**DOCUMENT PASSAGE:**
___
The major players in the startup ecosystem say they’re on track to get there. “The progress has actually been faster than Moore’s law,” Ally Yost, senior vice president of corporate development at CFS, told me, “but people weren't looking at that.”
Moore’s law is a prediction — largely validated for decades — that the number of transistors on a microchip, and thus a computer’s processing speed, would generally double every two years. The performance of fusion reactors, especially the donut-shaped tokamak reactors that CFS uses, has historically improved at an even faster rate. But due to some midcentury researchers and technology enthusiasts overpromising on the near-term feasibility of fusion, cynicism remains. It also doesn’t help that the large, intergovernmental fusion megaproject known as ITER has consistently faced delays and huge cost overruns due to the technical complexity of the project, as well as the difficulty of wrangling 35 countries to work together.
Thus far, though, the private sector is faring better. CFS has raised over $2 billion, more than any other private company in the space. It uses an approach known as magnetic confinement fusion, which involves using strong magnets to confine fusion fuel in the form of a plasma. If you can keep the plasma dense enough and hot enough for long enough, atoms start fusing together, releasing a vast amount of energy in the process. ITER, as well as startups including Type One Energy, Thea Energy, and Renaissance Fusion are pursuing the same fundamental route, though with their own technical twists.
Lawrence Livermore, on the other hand, achieved its breakthrough fusion reaction (which it’s since repeated several times) using an approach known as inertial confinement, in which powerful lasers fire at a pellet of fusion fuel, causing rapid compression and heating that leads to nuclear fusion. But the national lab is not aiming to create a commercial reactor. So when the founders of the startup Xcimer Energy saw that the National Ignition Facility was closing in on its goal, they jumped to get inertial confinement tech ready for market.
“In August of 2021, NIF achieved a fusion gain of about 0.6,” Xcimer’s President and CTO, Alexander Valys, told me, referring to the ratio of the energy generated by the fusion reaction to the energy required to heat the fusion plasma. An energy gain of one constitutes breakeven, so the moment didn’t get any mainstream press to speak of. “But inside the field, everyone knew that the previous NIF shot record was effectively a gain of like 0.01,” Valys said. The massive jump indicated to him that, “If we’re going to do this, we have to do it now.” Since then Xcimer has gotten backing from the biggest names in the space, including BEV, Lowercarbon Capital, and Emerson Collective, as it looks to build lasers at lower cost and higher power.
___
**STORED DATA:**
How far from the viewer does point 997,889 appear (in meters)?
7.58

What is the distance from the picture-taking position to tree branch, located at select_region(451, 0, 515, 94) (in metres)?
___
**EXERCISE TASKS:**
a) Answer these questions about the fusion passage that comes before the listing:
(i) How much money has CFS raised?
(ii) What fusion gain did NIF achieve in August 2021?
(iii) How many countries does ITER require working together?
b) Reproduce word for word the portion of the fusion passage above the listing between "Thus far, though, the" and "own technical twists.", inclusive.
c) Extend the fusion passage that comes before the listing, picking up after its final sentence.

**WRITTEN ANSWERS:**
a)
(i) Over $2 billion.
(ii) About 0.6.
(iii) 35.

b)
Thus far, though, the private sector is faring better. CFS has raised over $2 billion, more than any other private company in the space. It uses an approach known as magnetic confinement fusion, which involves using strong magnets to confine fusion fuel in the form of a plasma. If you can keep the plasma dense enough and hot enough for long enough, atoms start fusing together, releasing a vast amount of energy in the process. ITER, as well as startups including Type One Energy, Thea Energy, and Renaissance Fusion are pursuing the same fundamental route, though with their own technical twists.

c)
One thing that ties fusion’s various technical approaches together is the fact that they’ve all benefited tremendously from advances in supercomputing, which allows researchers to better model plasma physics and rapidly simulate fusion experiments. “It’s really taken the advent of modern computational methods and supercomputers to be able to model that process with sufficient accuracy, that you can actually develop a machine that recreates those conditions,” Christofer Mowry, CEO of the magnetic confinement startup Type One Energy, told me.
At this point, many leading companies say that the problem is no longer about basic science, but cost. Clea Kolster, head of science at Lowercarbon Capital, told me that once CFS turns on its demonstration reactor, the company knows its fusion gain will be “at least greater than two.” (Lowercarbon is a CFS investor.) That said, there’s still loads of uncertainty around the reactor’s performance, as outside studies project that its energy gain will be more like 11 — although even that might not be enough for it to make economic sense.
So while the economics of fusion are a large part of what venture capitalists are betting on these days, private investment in the industry has actually fallen over the past two years, after peaking in 2022 at $2.8 billion. “A step change in growth will be required once private companies deliver results on their prototype machines,” Andrew Holland, CEO of the Fusion Industry Association, said in a statement, adding that last year’s $900 million in funding “will not be enough to deliver fusion’s ambitious goals.”
To date, government funding has comprised a mere 6% of the industry’s total, but contra the private funding trend, that figure has been ticking up as of late. Last year, the Department of Energy announced $46 million in funding for eight private fusion companies to help the administration reach its goal of demonstrating fusion at pilot scale within a decade.
All the companies I spoke with were awardees, and all agreed that much more would be needed, pointing to the public-private partnership between NASA and SpaceX as a model for how the government could more deeply support commercialization of fusion. That partnership was the product of NASA’s Commercial Orbital Transportation Services program, designed to catalyze the development of private spacecraft and funded to the tune of $800 million.
China, meanwhile, is outspending the U.S. on fusion, just as it’s done with solar, and launched a national fusion consortium at the beginning of this year.
“We are about to harness the sun a second time, and we can’t make that mistake again. We have to get serious about building this industry here in the United States,” Clay Dumas, a partner at Lowercarbon Capital, told me. The firm has a dedicated $250 million fusion fund, and has invested in a total of eight companies in the space, spanning a wide array of technical approaches. “That is going to take the combined efforts of investors and entrepreneurs and policymakers and energy companies and governments to make sure that we can drive this forward on the timeframe that it needs to happen.”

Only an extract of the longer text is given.